En los dos días y medio que pasé en el hospital casi me olvidé del dichoso virus. Aunque no del todo porque cada vez que entraba una enfermera a nuestra habitación teníamos que ponernos rápidamente las mascarillas. Una situación que, pensándolo en frío, parecía casi de película. Un momento que nunca hubiésemos pensado vivir. Y más unos padres primerizos. A lo que se sumó la ausencia de visitas al hospital y una vuelta a casa en un frío taxi.

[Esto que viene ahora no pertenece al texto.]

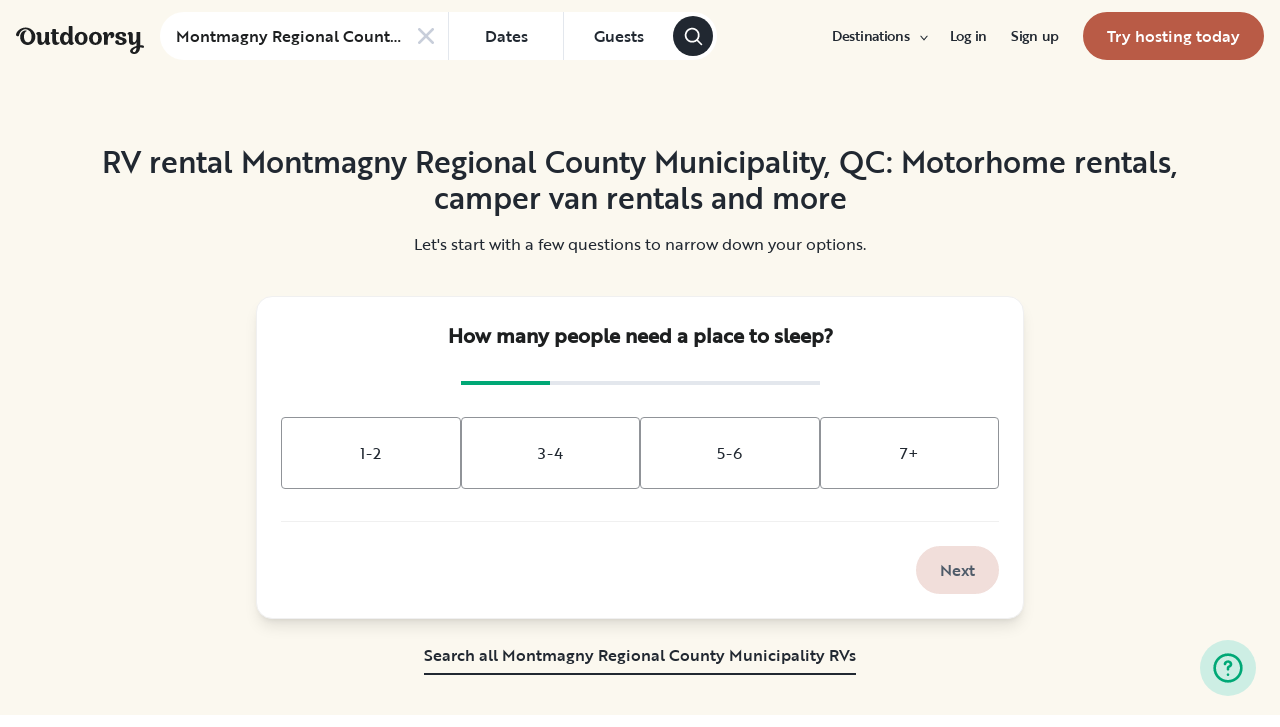

--- FILE ---
content_type: text/html; charset=utf-8
request_url: https://www.google.com/recaptcha/api2/aframe
body_size: 134
content:
<!DOCTYPE HTML><html><head><meta http-equiv="content-type" content="text/html; charset=UTF-8"></head><body><script nonce="ap3n06J6o4sPuZQxiuisDA">/** Anti-fraud and anti-abuse applications only. See google.com/recaptcha */ try{var clients={'sodar':'https://pagead2.googlesyndication.com/pagead/sodar?'};window.addEventListener("message",function(a){try{if(a.source===window.parent){var b=JSON.parse(a.data);var c=clients[b['id']];if(c){var d=document.createElement('img');d.src=c+b['params']+'&rc='+(localStorage.getItem("rc::a")?sessionStorage.getItem("rc::b"):"");window.document.body.appendChild(d);sessionStorage.setItem("rc::e",parseInt(sessionStorage.getItem("rc::e")||0)+1);localStorage.setItem("rc::h",'1768575601346');}}}catch(b){}});window.parent.postMessage("_grecaptcha_ready", "*");}catch(b){}</script></body></html>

Ahora, las horas en casa se hacen largas y los paseos a partir de las doce del mediodía, cortos. Pero todo se me olvida cuando la pequeña Alejandra, que hoy cumple quince días, te dedica una sonrisa sin nada a cambio. Solo esperando que le hagas un poco de caso.

Alejandra no es consciente de lo que hay ahí fuera. Nosotros, por desgracia, sí. Ella tendrá una historia que contar: la de que en 2020 un bichito nos metió a todos en casa e impidió que a ella la conocieran sus abuelos en sus primeros días de vida. Todo pasará, eso seguro. Pero en el mientras tanto tendremos que acostumbrarnos a una nueva realidad. La de 'visitar' al pediatra telefónicamente y pesar a tu pequeña en la báscula de casa. Nada es como antes. Pero ya nos estamos acostumbrando a tener en la lista de contactos preferentes a Feliciano y a Germán, los pediatras de Alejandra.

Lo que sí está claro es que estos niños, los de la generación covid, siempre serán recordados. Ellos podrán decir que nacieron en pleno estado de alarma por una pandemia: la que venceremos entre todos.